4.4. Data Collection
Flower buds > 2 mm in diameter were counted weekly. Non-senescent flowers that reached anthesis were counted and designated as male or female. Plants were evaluated weekly using a 0–3 damage rating scale (Supplementary Figure S1), with 3 indicating severe damage.
4.5. Experimental Designs
4.5.1. Greenhouse Experiment 1: STS Sprayed + BA Sprayed
Two batches of plants were grown under greenhouse conditions 8 months apart in a randomized complete block design (RCBD). Each batch contained four replicate blocks of three genotypes (TMSI980002, Nase14 and TMEB419). The four treatments evaluated were: control (sprayed with water), STS (0.125 mM) sprayed, BA (0.5 mM) sprayed and STS (0.125 mM) plus BA (0.5 mM) sprayed together.
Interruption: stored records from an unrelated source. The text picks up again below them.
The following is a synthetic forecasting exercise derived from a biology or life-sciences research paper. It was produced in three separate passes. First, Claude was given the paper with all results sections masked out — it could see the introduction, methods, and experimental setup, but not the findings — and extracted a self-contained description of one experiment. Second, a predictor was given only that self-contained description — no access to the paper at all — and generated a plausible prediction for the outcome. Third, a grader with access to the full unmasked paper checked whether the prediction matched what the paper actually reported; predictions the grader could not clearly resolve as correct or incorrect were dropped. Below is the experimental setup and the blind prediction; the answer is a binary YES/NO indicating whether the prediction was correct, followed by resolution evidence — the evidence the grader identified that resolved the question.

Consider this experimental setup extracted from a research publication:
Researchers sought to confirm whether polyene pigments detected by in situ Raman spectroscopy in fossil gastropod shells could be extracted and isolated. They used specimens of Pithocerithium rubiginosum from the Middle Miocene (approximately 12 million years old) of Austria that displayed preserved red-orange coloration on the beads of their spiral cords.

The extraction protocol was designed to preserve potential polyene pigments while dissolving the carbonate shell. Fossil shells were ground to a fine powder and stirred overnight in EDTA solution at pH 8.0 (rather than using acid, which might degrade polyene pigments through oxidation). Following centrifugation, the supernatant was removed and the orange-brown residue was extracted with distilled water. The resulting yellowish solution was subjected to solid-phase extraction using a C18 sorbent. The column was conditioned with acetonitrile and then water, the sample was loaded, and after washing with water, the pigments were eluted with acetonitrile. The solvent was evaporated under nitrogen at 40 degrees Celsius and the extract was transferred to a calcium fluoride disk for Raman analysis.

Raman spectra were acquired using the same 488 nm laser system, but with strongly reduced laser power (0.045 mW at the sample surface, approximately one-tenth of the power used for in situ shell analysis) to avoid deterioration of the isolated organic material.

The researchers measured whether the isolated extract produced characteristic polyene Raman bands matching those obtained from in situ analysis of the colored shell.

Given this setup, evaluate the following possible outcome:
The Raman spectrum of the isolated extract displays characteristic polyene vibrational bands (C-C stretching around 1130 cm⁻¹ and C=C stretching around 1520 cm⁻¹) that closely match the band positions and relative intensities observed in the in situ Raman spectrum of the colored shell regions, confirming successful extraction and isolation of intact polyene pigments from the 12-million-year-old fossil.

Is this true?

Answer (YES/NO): YES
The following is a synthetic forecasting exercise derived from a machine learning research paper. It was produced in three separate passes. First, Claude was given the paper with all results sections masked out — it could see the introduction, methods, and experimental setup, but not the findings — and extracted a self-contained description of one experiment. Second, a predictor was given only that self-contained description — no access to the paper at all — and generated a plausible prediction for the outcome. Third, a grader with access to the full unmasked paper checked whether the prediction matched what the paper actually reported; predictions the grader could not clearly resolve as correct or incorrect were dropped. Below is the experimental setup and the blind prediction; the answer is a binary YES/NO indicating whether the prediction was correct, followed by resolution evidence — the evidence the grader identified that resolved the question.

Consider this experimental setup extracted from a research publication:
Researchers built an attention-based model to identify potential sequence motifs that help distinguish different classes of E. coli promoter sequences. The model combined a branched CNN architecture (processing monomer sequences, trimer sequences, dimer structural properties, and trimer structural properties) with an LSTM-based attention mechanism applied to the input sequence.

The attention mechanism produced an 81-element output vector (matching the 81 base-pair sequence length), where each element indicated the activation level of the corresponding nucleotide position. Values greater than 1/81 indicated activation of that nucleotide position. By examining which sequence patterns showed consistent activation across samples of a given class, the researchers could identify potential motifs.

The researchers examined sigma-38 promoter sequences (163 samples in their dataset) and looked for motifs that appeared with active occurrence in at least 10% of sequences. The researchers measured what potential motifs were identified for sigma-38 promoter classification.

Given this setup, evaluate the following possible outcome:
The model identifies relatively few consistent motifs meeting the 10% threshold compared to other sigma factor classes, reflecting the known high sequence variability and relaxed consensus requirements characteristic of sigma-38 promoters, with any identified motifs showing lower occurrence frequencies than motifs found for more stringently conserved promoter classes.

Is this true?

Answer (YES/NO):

4.5.2. Greenhouse Experiment 2: STS via Petiole
Four replicate blocks of the genotypes (TMSI980002, Nase14 TMEB419) were arranged in an RCBD in the greenhouse. Two applications of 2.5 mL of STS were applied via the petiole at five treatment concentrations (0, 0.125, 0.25, 0.5 and 1.0 mM) two weeks apart prior to floral initiation.
4.5.3. Greenhouse Experiment 3: STS and BA Spray, Petiole Combinations
Four replicate blocks of the genotypes (TMSI980002, Nase14 and TMEB419) were arranged in an RCBD. Five treatments were applied: (a) 2.5 mL of 0.5 mM STS plus 0.5 mM BA infused together via petiole; (b) 2.5 mL of 0.5 mM STS via petiole plus 0.5 mM BA spray; (c) 0.125 mM STS spray plus 0.5 mM BA spray; (d) 0.125 mM STS spray plus 2.5 mL of 0.5 mM BA infused via petiole; and (e) control (sprayed with water).
4.5.4. Greenhouse Experiment 4: STS and BA with Pruning
Four replicate blocks of the genotypes (TMSI980002, Nase14 and TMEB419) were arranged in an RCBD in the greenhouse. Five treatments were applied, including control, pruned, pruned with BA (0.5 mM spray), pruned with STS (0.5 mM petiole) and pruned with BA (0.5 mM spray) plus STS (0.5 mM petiole).
4.5.5. Ibadan Field Trial
Treatments of STS (0.5 mM), BA (0.44 mM) and both STS and BA were applied to the genotypes I30572, TMSI980002 and TMEB419 weekly until plants exhibited phytodamage and compared with an untreated control. Four replications of each genotype treatment combination were randomly assigned and evaluated.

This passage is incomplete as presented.